Have you noticed your child is reluctant to share their feelings or maybe you want to stay ahead and raise children who are comfortable using their voices – either way, creating a safe place for children to express themselves is the first step in continued success in children processing emotions with safe adults. To start, work with children from infancy in defining emotions. We are not born understanding sad is sad or happy is happy. Children do not understand the tightness in their chest can be related to anxiety – you must teach them! When you work with children in understanding how to express emotions, they are more likely to share with you and lean into their feelings.

 

As you work, talk with your child use phrases such as, “I see you are having a big feeling right now. Can you tell me what it is you are feeling?” If the tantrum continues, “Are you frustrated?

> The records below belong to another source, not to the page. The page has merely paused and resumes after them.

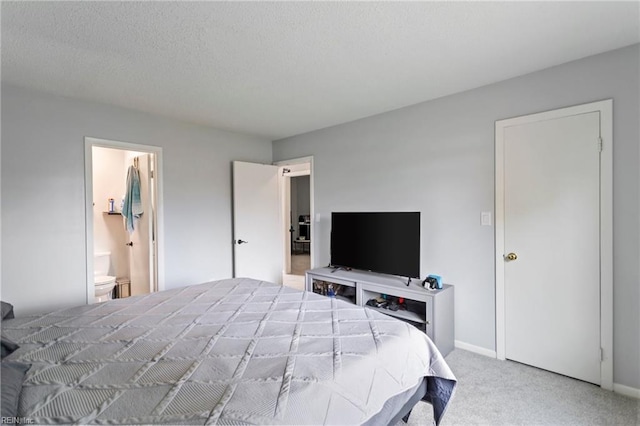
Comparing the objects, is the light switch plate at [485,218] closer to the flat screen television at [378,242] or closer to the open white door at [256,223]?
the flat screen television at [378,242]

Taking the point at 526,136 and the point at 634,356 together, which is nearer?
the point at 634,356

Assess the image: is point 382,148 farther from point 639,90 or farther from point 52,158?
point 52,158

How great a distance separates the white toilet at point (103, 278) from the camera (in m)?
3.63

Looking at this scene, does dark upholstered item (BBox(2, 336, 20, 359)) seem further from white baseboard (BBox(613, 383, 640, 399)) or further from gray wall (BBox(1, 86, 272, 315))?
white baseboard (BBox(613, 383, 640, 399))

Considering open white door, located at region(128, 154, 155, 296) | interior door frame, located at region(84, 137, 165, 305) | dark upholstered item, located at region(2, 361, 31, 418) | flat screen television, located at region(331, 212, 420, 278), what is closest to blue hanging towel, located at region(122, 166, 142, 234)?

Did Sally take your toy and that made you mad?” When you witness the incident to cause the feeling – feel free to tell your kiddo what you saw. You are actively showing them it is okay to be frustrated – but more importantly, it’s okay to share with a trusted adult why you are.

Keep working through scenarios while also pointing out on positive interactions. Happy is an emotion. Often parents end up doing their course work in their children feeling negative emotions however, you get what you focus on. Teaching children to also stop and “smell the roses” indeed guides them to living a mindful life! When children are mindful of their surroundings, the good, the bad, and the ugly, they will engage with a higher level of expressing themselves.

Live by example. Children observe so much more than we give them credit for. Don’t feel as though you need to hide your feelings. If you are sad, say so. Better yet, offer an example as to why you have tears flowing down your face. Naturally, this needs to be kid appropriate – but when they see you sharing with them in turn, they will share with you. Make sure to include the moments that are making you happy. “Oh Johnny, I just love with you pick me flowers. They make me so happy.”

 

Overall, the big component is in the daily conversations you are having with your kiddo. You can also create a “calm down” space for your kids – soft pillows, muted wall colors, a favorite stuffy – but at the end of the day the success in getting your children to feel comfortable to share with you begins with the language and parental reactions around their moods. Love them through it, sit in their muck with them, and keep encouraging descriptive words around their emotions.